EXERCISE REQUIREMENTS: Locate the line containing "Is point 476,138" in the material below; repeat it and every line after it, exactly as written.

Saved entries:
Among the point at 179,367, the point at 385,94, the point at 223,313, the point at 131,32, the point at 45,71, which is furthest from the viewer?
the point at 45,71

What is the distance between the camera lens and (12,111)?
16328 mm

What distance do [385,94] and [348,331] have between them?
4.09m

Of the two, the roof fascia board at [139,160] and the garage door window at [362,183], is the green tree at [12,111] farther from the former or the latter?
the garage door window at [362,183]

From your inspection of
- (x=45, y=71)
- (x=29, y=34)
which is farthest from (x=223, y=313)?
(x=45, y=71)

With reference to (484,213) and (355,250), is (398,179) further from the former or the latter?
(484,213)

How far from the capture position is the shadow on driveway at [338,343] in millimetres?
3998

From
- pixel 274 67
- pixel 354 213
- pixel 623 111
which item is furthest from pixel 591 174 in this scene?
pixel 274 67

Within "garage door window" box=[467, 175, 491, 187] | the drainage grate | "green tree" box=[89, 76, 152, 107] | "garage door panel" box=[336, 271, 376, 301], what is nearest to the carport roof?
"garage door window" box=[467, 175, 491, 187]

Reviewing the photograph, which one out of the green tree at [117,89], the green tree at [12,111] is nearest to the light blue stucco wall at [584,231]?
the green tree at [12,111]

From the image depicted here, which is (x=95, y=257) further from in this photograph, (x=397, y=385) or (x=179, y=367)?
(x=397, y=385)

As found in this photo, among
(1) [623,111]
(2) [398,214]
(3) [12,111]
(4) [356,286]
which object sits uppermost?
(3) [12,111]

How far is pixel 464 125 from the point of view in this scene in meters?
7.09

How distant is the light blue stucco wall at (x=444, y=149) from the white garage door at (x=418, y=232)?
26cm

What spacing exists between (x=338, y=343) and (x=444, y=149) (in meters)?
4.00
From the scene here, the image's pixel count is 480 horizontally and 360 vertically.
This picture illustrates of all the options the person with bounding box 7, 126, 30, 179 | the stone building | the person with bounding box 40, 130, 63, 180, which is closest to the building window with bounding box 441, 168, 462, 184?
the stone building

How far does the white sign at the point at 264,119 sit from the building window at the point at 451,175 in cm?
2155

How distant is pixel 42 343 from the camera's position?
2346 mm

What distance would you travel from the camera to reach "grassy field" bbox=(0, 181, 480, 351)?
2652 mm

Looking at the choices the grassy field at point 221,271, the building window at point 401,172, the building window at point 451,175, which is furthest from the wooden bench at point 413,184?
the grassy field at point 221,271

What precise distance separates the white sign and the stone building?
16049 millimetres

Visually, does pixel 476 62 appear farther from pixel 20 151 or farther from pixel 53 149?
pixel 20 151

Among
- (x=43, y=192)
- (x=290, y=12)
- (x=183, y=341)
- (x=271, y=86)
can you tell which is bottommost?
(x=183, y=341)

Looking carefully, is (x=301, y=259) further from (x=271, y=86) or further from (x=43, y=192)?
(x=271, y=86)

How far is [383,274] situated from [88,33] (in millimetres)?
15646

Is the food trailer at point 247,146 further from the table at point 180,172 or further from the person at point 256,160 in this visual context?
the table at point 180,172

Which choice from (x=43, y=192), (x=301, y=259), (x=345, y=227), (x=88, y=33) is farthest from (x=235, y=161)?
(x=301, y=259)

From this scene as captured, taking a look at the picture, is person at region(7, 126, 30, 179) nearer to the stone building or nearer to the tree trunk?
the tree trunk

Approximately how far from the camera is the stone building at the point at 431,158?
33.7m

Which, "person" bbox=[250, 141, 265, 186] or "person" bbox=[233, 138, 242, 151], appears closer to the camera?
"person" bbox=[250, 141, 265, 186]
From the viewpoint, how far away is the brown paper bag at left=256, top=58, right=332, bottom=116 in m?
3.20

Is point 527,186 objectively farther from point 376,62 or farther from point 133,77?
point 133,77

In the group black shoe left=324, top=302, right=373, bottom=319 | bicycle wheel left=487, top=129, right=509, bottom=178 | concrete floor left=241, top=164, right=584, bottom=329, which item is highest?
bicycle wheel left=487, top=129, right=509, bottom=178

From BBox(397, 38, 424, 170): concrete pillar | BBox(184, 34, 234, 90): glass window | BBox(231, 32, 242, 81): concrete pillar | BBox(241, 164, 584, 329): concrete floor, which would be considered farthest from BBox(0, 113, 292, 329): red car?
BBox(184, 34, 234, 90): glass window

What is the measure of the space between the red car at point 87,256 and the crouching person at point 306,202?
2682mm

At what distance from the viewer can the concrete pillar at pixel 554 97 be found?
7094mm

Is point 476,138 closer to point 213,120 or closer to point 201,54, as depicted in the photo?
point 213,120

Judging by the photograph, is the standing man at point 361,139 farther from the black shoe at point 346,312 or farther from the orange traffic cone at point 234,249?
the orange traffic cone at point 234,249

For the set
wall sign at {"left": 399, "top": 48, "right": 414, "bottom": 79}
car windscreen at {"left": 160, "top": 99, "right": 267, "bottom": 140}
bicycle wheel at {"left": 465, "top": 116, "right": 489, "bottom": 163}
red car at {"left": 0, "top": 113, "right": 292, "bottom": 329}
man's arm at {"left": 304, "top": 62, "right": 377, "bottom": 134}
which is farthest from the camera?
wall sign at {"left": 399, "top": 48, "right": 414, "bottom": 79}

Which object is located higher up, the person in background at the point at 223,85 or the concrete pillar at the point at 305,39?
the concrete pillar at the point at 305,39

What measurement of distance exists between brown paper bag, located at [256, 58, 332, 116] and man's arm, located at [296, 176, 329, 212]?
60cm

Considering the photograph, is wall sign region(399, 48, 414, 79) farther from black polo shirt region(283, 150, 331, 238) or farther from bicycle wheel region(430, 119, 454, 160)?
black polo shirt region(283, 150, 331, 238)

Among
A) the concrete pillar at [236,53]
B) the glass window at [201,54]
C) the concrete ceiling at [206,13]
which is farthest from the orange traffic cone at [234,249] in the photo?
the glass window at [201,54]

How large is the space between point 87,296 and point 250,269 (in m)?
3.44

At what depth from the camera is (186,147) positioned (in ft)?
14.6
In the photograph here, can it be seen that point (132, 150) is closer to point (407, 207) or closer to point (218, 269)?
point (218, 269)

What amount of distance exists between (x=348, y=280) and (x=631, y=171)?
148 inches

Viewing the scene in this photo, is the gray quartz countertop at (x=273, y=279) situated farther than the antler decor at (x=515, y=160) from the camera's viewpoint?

SOLUTION TO THE EXERCISE:
Is point 476,138 closer to point 213,120 or closer to point 201,54, as depicted in the photo?
point 213,120

Judging by the photograph, is the standing man at point 361,139 farther from the black shoe at point 346,312 or farther from the orange traffic cone at point 234,249?
the orange traffic cone at point 234,249

For the set
wall sign at {"left": 399, "top": 48, "right": 414, "bottom": 79}
car windscreen at {"left": 160, "top": 99, "right": 267, "bottom": 140}
bicycle wheel at {"left": 465, "top": 116, "right": 489, "bottom": 163}
red car at {"left": 0, "top": 113, "right": 292, "bottom": 329}
man's arm at {"left": 304, "top": 62, "right": 377, "bottom": 134}
which is farthest from the camera?
wall sign at {"left": 399, "top": 48, "right": 414, "bottom": 79}

Which object is located higher up, the person in background at the point at 223,85 or the concrete pillar at the point at 305,39?
the concrete pillar at the point at 305,39

What measurement of distance exists between brown paper bag, located at [256, 58, 332, 116] and man's arm, located at [296, 176, 329, 212]?
60cm

Considering the photograph, is wall sign region(399, 48, 414, 79) farther from black polo shirt region(283, 150, 331, 238) or farther from bicycle wheel region(430, 119, 454, 160)?
black polo shirt region(283, 150, 331, 238)

Among
A) the concrete pillar at [236,53]
B) the glass window at [201,54]
C) the concrete ceiling at [206,13]
which is farthest from the orange traffic cone at [234,249] in the photo?
the glass window at [201,54]

How large is the space between point 87,296 and point 250,269 (in m)?
3.44

At what depth from the camera is (186,147) positioned (in ft)?
14.6
In the photograph here, can it be seen that point (132, 150) is closer to point (407, 207) or closer to point (218, 269)?
point (218, 269)

What amount of distance exists between (x=348, y=280) and (x=631, y=171)?
148 inches

Viewing the scene in this photo, is the gray quartz countertop at (x=273, y=279) situated farther than the antler decor at (x=515, y=160) from the camera's viewpoint?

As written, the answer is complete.